There seems to be a lot of downvoting irrespective of post quality.

I wonder if this is i) thread-specific due to possible brigading, or ii) a more wider tribalistic phenomenon. I have perceived (lost my old account from years ago) that downvoting more and more is plain disagreement with the opinion, not whether a comment is substantive. Could be completely off and biased, but at least in this thread it seems to be the case.

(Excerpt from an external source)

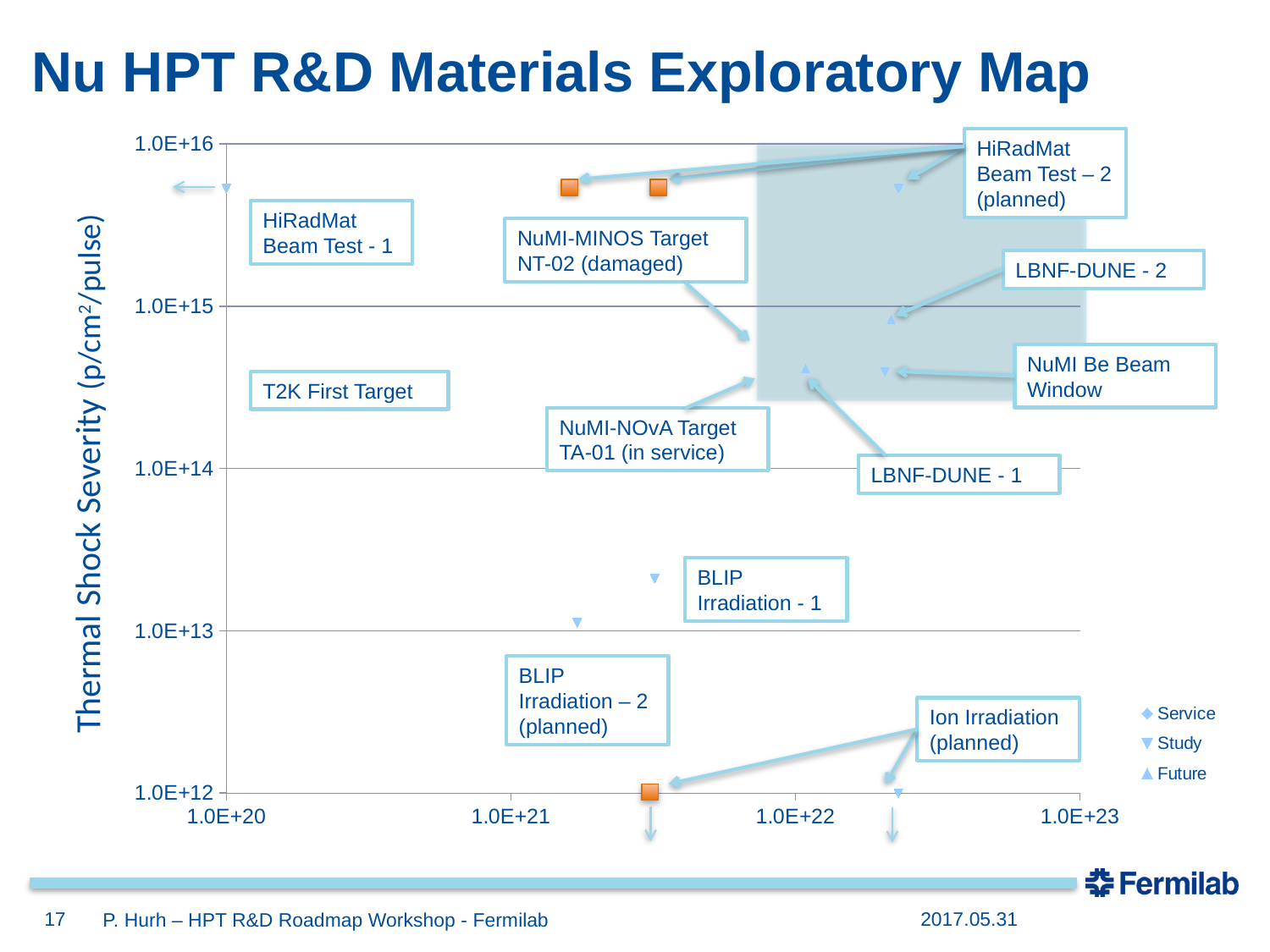
What kind of chart is shown on the slide? scatter chart What are the three series named in the chart legend? Service, Study, Future Is the thermal shock severity for BLIP Irradiation - 1 greater or less than 1.0E+14? less How many labelled data points or experiments are annotated on the chart? 11 Is the thermal shock severity for HiRadMat Beam Test - 1 greater or less than 1.0E+15? greater Is the thermal shock severity for BLIP Irradiation – 2 (planned) greater or less than 1.0E+14? less Which annotated experiment has the lowest thermal shock severity on the chart? Ion Irradiation (planned) Which has the higher thermal shock severity, HiRadMat Beam Test - 1 or BLIP Irradiation - 1? HiRadMat Beam Test - 1 How many series does the chart legend list? 3 What is the label of the vertical axis of the chart? Thermal Shock Severity (p/cm²/pulse)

Just a friendly reminder that "matter of national security" refers to the security of those currently in a position of power, the people here is incidental.
Hong Kong is viewed as a matter of national security to China. The only way it threatens the "national security" of China is by opening the door for people to question the goodness and wisdom of the Communist Party.
Where does the influence of China end and Western influence begin? Despite the political handover, there was no sudden change on this influence boundary in 1997. That is still being fought over year by year, and it's a highly legitimate national security issue.
I agree with your sentiments, except

> Planting evidence into protester's backpack

Look at the video. The officer bends over to pick something off the ground and is not being subtle in any way in placing the items into his backpack. It's impossible to tell from the video what the items actually are, but it doesn't look suspicious to me. Perhaps a length of tube he was using to transport a protest banner? Whatever it is it looks like the sort of thing that would easily fall out of a loose backpack like his in a minor skirmish.

It could be the planting of evidence, but I don't think we have enough facts to make that assertion without strong qualifiers.

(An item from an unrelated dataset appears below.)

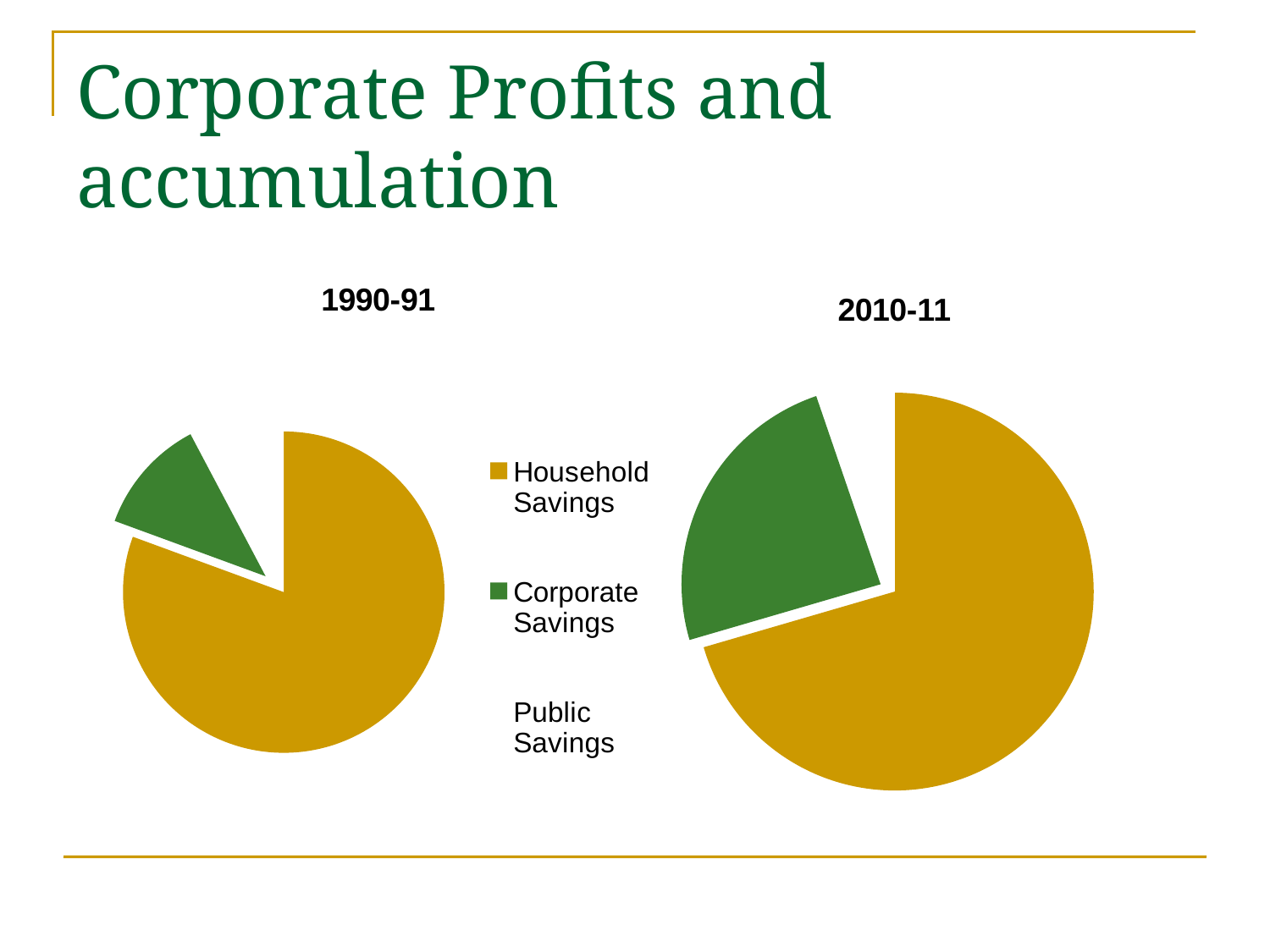
What kind of chart is used for the 1990-91 data? Pie chart Is the Corporate Savings share larger in the 1990-91 pie chart or the 2010-11 pie chart? 2010-11 How many entries does the legend list? 3 In the 2010-11 pie chart, which category has the largest slice? Household Savings In the 2010-11 pie chart, which is larger: Household Savings or Corporate Savings? Household Savings How many pie charts are shown on the slide? 2 In the 1990-91 pie chart, which category has the largest slice? Household Savings What colour represents Household Savings in the pie charts? Gold In the 1990-91 pie chart, is the Household Savings share greater or less than 50%? greater What is the title of the slide? Corporate Profits and accumulation In the 1990-91 pie chart, which is smaller: Household Savings or Corporate Savings? Corporate Savings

Well, some of those 'protesters' threw firebombs toward the police. [0]

and some of them met officials from the U.S. [1]

[0] https://www.foxnews.com/world/firebombs-set-off-near-2-hong-...

[1] https://stillnessinthestorm.com/2019/08/evidence-of-cia-meet...

they met the "political unit chief of US Consulate General" from the article. Where is the relation with the CIA.

The fox news article also mention "one protester". Seems like a isolated incident. Why talk about "the protesters" ?

EDIT: The parent post was saying "meeting" the CIA before they change it to "official of the US", hence my mention of the CIA.